# [TEXT EXTRACT]
Reputation: 445
we have a df
like so:
df <- data.frame(id= c(1,2,3,4,5),
urls= c(NA,NA,"https://www.bing.com",
"https://www.bing.com https://www.google.com",
"https://github.com/"),
stringsAsFactors = FALSE)
Then we have a function that read in real urls, and get the title
tag of each page. Like so-
get_title_tag <- function(url) {
if (is.na(ifelse(url == "", NA, url))) {
return(NA)
}
else if(identical(xml2::read_html(url), character(0))){
return(NA)
}
else{
page <- xml2::read_html(url)
path_to_title <- "/html/head/title"
conf_nodes <- rvest::html_nodes(page, xpath = path_to_title)
title <- rvest::html_text(conf_nodes)
#return(title)
return ("PAGE_TITLE")
}
}
The problem is that the element at 4th position at urls
column contains two consecutive urls, so we get errors. We have looked at several posts here in the forums however none have problems like what We are facing.
Our goal is to get this output:
> df
id urls
1 1 <NA>
2 2 <NA>
3 3 PAGE_TITLE
4 4 PAGE_TITLE PAGE_TITLE
5 5 PAGE_TITLE
I have tried this method that separates the urls, but expands the df which is not what I want:
urls_only_vector <- df %>%
mutate(urls= strsplit(as.character(urls), " ")) %>%
unnest(urls) #%>% select("urls")
Using this method I can read urls one at a time, but again, since it expands my dataframe, I was wondering if there is something else I can do? Can I get an hint please? I will cherish any help.
Upvotes: 0
Views: 65
Reputation: 388982
It is better to get url
's in different rows, apply get_title_tag
function get the title and combine the data again grouping by id so that size of data remains the same.
library(dplyr)
df %>%
tidyr::separate_rows(urls, sep = '\\s+') %>%
mutate(title = purrr::map_chr(urls, get_title_tag)) %>%
group_by(id) %>%
summarise(title = toString(title))
Upvotes: 1

# [SET EXERCISE A]
Translate this sentence from the forum thread about reading page titles in R into Spanish: "The problem is that the element at 4th position at urls column contains two consecutive urls, so we get errors."

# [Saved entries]

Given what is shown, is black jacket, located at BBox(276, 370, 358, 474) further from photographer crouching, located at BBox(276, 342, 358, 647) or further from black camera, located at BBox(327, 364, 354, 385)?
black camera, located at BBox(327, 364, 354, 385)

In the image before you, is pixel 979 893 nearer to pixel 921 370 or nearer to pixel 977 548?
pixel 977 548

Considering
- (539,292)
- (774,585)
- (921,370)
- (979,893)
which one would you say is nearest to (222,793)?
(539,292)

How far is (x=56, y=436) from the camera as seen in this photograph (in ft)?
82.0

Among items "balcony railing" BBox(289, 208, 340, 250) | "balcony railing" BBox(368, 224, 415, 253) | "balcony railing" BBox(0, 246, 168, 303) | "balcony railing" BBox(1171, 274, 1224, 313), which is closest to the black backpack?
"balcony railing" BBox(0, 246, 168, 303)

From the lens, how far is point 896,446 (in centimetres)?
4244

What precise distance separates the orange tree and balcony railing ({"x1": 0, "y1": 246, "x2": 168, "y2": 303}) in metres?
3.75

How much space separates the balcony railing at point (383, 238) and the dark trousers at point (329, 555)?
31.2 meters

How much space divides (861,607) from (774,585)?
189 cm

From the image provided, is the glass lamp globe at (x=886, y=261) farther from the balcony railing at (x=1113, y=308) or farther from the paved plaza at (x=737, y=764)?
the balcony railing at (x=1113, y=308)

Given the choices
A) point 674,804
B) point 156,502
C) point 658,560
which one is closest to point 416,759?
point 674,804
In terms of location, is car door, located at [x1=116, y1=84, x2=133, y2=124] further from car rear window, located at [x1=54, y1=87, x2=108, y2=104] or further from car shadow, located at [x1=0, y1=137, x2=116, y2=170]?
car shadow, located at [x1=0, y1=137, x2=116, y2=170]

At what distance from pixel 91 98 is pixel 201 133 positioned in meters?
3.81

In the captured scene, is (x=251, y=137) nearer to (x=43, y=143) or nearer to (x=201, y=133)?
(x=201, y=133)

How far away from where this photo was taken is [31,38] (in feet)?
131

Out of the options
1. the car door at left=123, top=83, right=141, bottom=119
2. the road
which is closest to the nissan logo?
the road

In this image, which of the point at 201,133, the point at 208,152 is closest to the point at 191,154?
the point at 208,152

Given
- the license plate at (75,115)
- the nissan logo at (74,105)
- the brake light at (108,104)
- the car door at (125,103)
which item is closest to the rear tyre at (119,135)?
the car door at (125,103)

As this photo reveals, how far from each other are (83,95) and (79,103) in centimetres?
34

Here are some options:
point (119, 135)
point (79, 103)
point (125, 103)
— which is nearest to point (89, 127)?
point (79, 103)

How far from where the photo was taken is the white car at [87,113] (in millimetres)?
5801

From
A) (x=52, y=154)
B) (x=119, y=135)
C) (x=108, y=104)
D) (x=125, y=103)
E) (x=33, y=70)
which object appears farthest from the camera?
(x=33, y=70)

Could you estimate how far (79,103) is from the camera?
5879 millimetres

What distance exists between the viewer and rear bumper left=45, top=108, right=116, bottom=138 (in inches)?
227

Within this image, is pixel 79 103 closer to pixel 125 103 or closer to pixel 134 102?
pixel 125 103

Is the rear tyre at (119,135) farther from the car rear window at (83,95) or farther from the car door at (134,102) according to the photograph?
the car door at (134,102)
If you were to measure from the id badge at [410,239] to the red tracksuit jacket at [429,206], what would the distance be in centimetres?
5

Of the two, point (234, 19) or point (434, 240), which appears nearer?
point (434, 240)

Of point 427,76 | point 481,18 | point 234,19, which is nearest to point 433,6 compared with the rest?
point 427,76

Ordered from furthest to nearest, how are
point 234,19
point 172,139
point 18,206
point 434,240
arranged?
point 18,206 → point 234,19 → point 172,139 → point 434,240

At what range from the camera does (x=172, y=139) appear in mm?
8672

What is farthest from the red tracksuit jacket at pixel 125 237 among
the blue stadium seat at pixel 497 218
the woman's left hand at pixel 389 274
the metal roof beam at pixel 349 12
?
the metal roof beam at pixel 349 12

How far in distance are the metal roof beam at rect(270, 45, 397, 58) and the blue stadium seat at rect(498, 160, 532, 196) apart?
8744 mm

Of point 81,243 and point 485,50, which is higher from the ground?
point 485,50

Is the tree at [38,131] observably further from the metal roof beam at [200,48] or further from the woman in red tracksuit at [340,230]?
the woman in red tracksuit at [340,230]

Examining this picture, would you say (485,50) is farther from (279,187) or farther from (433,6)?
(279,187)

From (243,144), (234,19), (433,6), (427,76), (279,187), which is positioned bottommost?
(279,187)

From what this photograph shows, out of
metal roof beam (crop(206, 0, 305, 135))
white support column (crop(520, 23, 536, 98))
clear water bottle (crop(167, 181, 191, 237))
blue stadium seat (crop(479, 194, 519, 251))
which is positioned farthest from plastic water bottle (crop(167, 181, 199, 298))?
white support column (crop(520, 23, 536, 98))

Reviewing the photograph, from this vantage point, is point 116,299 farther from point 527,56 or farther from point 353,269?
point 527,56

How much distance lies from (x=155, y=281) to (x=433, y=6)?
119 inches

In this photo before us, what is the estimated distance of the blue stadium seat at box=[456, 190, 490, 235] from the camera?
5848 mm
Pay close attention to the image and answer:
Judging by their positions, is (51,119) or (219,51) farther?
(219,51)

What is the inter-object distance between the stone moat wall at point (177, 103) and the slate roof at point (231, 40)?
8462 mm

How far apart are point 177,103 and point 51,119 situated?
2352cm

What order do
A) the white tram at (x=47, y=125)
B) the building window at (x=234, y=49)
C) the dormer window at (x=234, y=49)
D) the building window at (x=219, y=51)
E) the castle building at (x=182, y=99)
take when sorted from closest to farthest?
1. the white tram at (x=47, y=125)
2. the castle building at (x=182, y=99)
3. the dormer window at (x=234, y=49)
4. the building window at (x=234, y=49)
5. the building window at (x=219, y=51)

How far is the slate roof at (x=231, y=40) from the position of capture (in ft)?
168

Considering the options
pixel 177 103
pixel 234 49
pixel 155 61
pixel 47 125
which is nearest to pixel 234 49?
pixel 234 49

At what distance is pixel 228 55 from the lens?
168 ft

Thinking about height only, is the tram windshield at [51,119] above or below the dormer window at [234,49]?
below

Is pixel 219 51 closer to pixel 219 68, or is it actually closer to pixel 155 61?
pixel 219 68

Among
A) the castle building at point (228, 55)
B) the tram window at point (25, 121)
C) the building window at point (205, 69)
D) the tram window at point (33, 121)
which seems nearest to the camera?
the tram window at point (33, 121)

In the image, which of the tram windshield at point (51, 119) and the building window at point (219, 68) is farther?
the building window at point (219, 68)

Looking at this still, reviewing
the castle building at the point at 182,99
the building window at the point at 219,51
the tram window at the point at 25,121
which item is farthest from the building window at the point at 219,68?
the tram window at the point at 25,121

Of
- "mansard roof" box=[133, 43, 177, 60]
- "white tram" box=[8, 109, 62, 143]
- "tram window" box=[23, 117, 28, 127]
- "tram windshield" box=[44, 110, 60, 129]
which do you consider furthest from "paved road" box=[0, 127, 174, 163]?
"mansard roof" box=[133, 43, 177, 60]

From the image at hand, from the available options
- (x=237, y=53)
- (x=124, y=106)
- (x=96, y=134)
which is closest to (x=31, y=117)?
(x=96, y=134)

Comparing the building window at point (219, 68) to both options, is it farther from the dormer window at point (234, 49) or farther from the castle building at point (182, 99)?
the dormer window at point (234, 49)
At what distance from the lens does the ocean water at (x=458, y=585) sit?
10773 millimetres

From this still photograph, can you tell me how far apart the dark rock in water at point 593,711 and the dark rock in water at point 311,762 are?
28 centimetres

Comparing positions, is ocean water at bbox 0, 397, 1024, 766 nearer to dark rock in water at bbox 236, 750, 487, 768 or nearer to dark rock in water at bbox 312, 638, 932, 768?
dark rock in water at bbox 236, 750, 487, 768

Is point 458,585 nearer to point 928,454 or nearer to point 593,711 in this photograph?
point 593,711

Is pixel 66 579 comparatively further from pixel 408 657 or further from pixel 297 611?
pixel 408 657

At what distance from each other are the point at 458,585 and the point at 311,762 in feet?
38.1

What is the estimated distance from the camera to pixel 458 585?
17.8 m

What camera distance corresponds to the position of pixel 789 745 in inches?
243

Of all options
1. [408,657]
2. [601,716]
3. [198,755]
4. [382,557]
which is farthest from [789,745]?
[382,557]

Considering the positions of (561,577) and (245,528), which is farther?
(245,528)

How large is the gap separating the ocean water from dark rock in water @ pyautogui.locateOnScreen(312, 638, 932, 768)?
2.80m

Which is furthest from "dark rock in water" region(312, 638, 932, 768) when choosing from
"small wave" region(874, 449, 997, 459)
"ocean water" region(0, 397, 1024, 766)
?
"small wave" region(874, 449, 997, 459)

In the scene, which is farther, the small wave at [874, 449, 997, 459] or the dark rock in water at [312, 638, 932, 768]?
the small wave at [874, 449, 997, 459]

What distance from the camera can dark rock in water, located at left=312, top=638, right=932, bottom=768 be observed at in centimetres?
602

# [SET EXERCISE B]
In the saved entries, reproduce the lines starting at the one containing "Pay close attention" and ending at the one containing "5. the building window at (x=219, y=51)".

# [WRITTEN ANSWER A]
El problema es que el elemento en la cuarta posición de la columna urls contiene dos URL consecutivas, por lo que obtenemos errores.

# [WRITTEN ANSWER B]
Pay close attention to the image and answer:
Judging by their positions, is (51,119) or (219,51) farther?
(219,51)

What is the inter-object distance between the stone moat wall at point (177, 103) and the slate roof at point (231, 40)?
8462 mm

How far apart are point 177,103 and point 51,119 situated?
2352cm

What order do
A) the white tram at (x=47, y=125)
B) the building window at (x=234, y=49)
C) the dormer window at (x=234, y=49)
D) the building window at (x=219, y=51)
E) the castle building at (x=182, y=99)
take when sorted from closest to farthest?
1. the white tram at (x=47, y=125)
2. the castle building at (x=182, y=99)
3. the dormer window at (x=234, y=49)
4. the building window at (x=234, y=49)
5. the building window at (x=219, y=51)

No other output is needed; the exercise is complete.